• [Written problem] Copy out the listing verbatim, beginning with the line that contains "What is the extent" and ending with the line that contains "3125 centimetres", including both of those lines.

=== Listing ===

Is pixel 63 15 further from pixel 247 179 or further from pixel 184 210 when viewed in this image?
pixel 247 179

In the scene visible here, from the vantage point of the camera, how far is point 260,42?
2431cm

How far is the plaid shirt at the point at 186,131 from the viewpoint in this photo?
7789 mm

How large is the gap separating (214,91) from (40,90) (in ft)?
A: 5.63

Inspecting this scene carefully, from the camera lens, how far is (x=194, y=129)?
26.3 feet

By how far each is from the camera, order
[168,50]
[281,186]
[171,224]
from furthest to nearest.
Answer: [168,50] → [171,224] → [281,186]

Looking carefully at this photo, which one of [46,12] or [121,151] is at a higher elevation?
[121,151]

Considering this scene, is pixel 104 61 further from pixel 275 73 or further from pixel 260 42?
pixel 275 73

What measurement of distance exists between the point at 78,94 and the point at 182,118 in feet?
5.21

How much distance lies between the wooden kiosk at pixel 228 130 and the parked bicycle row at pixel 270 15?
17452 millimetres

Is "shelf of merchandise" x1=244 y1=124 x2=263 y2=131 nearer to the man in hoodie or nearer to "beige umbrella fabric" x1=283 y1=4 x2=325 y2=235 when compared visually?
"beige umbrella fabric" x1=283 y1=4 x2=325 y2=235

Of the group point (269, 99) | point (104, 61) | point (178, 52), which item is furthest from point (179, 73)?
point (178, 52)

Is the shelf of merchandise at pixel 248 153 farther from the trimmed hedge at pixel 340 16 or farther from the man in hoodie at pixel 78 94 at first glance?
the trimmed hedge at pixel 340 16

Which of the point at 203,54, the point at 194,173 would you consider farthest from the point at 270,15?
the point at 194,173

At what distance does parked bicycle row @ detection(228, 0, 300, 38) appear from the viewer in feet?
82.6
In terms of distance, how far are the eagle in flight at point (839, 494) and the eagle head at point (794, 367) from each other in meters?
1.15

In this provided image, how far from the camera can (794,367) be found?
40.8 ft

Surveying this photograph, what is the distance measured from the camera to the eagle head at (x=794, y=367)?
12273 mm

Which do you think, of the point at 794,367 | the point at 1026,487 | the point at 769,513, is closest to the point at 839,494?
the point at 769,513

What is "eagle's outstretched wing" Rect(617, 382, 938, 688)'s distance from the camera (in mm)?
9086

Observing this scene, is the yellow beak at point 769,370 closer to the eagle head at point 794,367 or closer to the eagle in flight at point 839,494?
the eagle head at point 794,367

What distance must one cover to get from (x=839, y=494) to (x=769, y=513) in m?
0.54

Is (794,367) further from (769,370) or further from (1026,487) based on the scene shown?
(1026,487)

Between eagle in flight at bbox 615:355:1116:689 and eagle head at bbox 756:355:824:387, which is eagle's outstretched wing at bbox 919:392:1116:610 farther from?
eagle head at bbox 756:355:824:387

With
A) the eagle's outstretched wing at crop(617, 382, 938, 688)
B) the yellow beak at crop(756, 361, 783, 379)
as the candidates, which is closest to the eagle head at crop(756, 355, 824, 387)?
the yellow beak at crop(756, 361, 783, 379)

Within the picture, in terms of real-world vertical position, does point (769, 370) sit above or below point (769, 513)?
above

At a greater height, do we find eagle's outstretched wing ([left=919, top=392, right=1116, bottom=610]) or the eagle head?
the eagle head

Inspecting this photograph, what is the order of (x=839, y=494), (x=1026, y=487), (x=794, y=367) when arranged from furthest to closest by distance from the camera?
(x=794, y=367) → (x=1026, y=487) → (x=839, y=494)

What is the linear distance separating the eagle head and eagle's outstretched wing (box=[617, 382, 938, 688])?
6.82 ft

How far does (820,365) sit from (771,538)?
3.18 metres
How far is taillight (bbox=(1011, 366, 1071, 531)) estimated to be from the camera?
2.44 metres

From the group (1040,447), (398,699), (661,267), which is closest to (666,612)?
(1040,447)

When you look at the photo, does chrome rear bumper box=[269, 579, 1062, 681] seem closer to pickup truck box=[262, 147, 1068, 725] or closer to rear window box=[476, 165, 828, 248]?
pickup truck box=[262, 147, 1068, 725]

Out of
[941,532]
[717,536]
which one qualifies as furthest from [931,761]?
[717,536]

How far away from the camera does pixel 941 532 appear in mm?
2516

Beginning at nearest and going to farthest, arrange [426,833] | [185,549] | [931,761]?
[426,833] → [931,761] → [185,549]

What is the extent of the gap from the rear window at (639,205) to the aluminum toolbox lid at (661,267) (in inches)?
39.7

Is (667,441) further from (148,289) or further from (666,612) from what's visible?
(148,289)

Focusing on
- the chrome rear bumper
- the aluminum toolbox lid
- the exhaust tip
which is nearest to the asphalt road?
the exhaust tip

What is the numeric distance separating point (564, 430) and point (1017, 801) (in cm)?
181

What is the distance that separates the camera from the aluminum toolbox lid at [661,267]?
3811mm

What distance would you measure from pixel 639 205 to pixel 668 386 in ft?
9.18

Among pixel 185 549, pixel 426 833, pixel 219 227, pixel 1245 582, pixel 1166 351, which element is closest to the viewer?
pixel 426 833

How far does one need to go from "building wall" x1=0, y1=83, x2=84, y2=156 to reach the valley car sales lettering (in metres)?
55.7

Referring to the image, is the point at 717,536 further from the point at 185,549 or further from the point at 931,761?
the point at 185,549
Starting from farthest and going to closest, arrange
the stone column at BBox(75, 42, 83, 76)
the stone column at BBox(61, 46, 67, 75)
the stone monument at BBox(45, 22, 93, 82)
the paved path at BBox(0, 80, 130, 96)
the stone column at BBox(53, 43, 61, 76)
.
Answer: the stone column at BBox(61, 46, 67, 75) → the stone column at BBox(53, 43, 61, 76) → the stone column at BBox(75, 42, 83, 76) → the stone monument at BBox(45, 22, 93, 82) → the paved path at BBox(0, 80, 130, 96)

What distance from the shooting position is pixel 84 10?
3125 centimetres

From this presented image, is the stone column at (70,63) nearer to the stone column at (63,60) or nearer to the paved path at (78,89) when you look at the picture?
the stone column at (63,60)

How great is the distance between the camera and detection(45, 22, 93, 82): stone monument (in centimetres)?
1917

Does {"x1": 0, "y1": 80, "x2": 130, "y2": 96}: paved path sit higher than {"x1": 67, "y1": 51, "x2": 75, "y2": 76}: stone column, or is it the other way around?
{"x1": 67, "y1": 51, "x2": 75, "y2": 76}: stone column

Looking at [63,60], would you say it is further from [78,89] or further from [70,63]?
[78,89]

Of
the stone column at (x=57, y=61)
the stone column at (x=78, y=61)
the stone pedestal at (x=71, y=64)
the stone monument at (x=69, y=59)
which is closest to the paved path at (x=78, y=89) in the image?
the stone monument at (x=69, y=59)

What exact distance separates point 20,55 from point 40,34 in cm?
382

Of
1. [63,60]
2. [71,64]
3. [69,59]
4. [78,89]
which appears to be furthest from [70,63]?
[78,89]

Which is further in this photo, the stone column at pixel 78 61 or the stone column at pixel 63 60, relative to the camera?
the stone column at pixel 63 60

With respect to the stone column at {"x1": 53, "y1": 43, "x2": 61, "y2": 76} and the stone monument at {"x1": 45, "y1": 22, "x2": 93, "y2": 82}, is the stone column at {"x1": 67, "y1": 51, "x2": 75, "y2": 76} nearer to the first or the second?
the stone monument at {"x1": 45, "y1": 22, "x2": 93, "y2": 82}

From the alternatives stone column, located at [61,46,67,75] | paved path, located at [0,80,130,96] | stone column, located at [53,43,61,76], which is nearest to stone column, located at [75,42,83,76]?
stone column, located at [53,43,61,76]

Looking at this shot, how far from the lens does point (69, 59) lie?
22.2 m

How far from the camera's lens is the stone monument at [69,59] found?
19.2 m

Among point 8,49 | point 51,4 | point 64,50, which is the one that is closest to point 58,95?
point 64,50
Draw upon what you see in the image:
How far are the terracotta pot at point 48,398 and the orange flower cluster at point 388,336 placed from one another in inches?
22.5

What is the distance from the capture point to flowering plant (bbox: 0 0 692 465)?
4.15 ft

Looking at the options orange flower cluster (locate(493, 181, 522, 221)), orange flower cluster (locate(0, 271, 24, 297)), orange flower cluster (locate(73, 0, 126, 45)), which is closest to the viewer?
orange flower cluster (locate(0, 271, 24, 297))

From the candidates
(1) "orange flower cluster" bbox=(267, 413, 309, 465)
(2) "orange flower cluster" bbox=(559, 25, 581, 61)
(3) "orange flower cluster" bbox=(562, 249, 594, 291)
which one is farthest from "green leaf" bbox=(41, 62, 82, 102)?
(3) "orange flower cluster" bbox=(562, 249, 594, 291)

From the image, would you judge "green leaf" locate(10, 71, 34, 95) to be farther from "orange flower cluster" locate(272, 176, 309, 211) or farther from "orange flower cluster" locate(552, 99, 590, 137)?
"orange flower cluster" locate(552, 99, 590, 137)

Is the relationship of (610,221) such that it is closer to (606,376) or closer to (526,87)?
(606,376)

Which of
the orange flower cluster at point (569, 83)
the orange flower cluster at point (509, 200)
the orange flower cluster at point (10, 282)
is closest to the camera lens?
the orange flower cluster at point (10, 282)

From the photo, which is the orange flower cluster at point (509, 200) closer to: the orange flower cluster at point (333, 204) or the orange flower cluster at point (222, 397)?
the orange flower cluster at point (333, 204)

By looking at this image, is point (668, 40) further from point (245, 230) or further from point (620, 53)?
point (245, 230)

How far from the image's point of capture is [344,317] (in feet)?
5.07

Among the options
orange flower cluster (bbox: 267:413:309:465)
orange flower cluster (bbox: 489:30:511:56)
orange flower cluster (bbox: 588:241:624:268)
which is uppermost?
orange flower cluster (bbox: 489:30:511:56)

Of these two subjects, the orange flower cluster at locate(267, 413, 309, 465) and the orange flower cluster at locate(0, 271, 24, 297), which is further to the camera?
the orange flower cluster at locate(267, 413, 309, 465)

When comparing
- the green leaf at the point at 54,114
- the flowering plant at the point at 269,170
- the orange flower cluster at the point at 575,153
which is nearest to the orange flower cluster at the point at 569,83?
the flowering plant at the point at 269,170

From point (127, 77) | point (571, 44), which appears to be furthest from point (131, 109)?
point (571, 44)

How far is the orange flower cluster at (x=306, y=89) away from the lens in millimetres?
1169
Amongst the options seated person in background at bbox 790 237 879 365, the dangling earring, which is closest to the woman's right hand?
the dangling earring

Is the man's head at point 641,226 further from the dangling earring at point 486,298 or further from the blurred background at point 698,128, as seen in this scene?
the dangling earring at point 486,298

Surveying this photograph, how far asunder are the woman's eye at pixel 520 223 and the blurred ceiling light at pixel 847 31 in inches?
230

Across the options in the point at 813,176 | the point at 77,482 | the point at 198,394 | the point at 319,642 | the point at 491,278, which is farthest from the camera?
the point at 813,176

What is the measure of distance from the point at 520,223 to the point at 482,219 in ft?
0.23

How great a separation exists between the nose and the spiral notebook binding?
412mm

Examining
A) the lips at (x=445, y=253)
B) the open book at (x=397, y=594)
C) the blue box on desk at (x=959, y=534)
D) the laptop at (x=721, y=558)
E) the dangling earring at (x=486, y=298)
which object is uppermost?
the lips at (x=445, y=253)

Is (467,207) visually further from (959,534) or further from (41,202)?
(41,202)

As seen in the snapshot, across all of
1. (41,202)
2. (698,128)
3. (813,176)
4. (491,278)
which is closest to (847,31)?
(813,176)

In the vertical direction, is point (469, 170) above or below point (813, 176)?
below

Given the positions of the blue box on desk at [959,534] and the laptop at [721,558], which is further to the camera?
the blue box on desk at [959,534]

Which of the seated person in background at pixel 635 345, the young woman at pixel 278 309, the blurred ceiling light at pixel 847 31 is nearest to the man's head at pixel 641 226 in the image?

===

• [Exercise answer]
What is the extent of the gap from the rear window at (639,205) to the aluminum toolbox lid at (661,267) (in inches)?
39.7

Is (667,441) further from (148,289) or further from (666,612) from what's visible?
(148,289)

Focusing on
- the chrome rear bumper
- the aluminum toolbox lid
- the exhaust tip
which is nearest to the asphalt road?
the exhaust tip

What is the numeric distance separating point (564, 430) and point (1017, 801) (in cm)?
181

What is the distance that separates the camera from the aluminum toolbox lid at [661,267]?
3811mm

What distance would you measure from pixel 639 205 to pixel 668 386 in ft?
9.18

Among pixel 185 549, pixel 426 833, pixel 219 227, pixel 1245 582, pixel 1166 351, which element is closest to the viewer?
pixel 426 833

How far does one need to go from "building wall" x1=0, y1=83, x2=84, y2=156 to reach the valley car sales lettering (in metres)?
55.7

Referring to the image, is the point at 717,536 further from the point at 185,549 or further from the point at 931,761?
the point at 185,549
Starting from farthest and going to closest, arrange
the stone column at BBox(75, 42, 83, 76)
the stone column at BBox(61, 46, 67, 75)
the stone monument at BBox(45, 22, 93, 82)
the paved path at BBox(0, 80, 130, 96)
the stone column at BBox(53, 43, 61, 76)
.
Answer: the stone column at BBox(61, 46, 67, 75) → the stone column at BBox(53, 43, 61, 76) → the stone column at BBox(75, 42, 83, 76) → the stone monument at BBox(45, 22, 93, 82) → the paved path at BBox(0, 80, 130, 96)

What distance from the shooting position is pixel 84 10?
3125 centimetres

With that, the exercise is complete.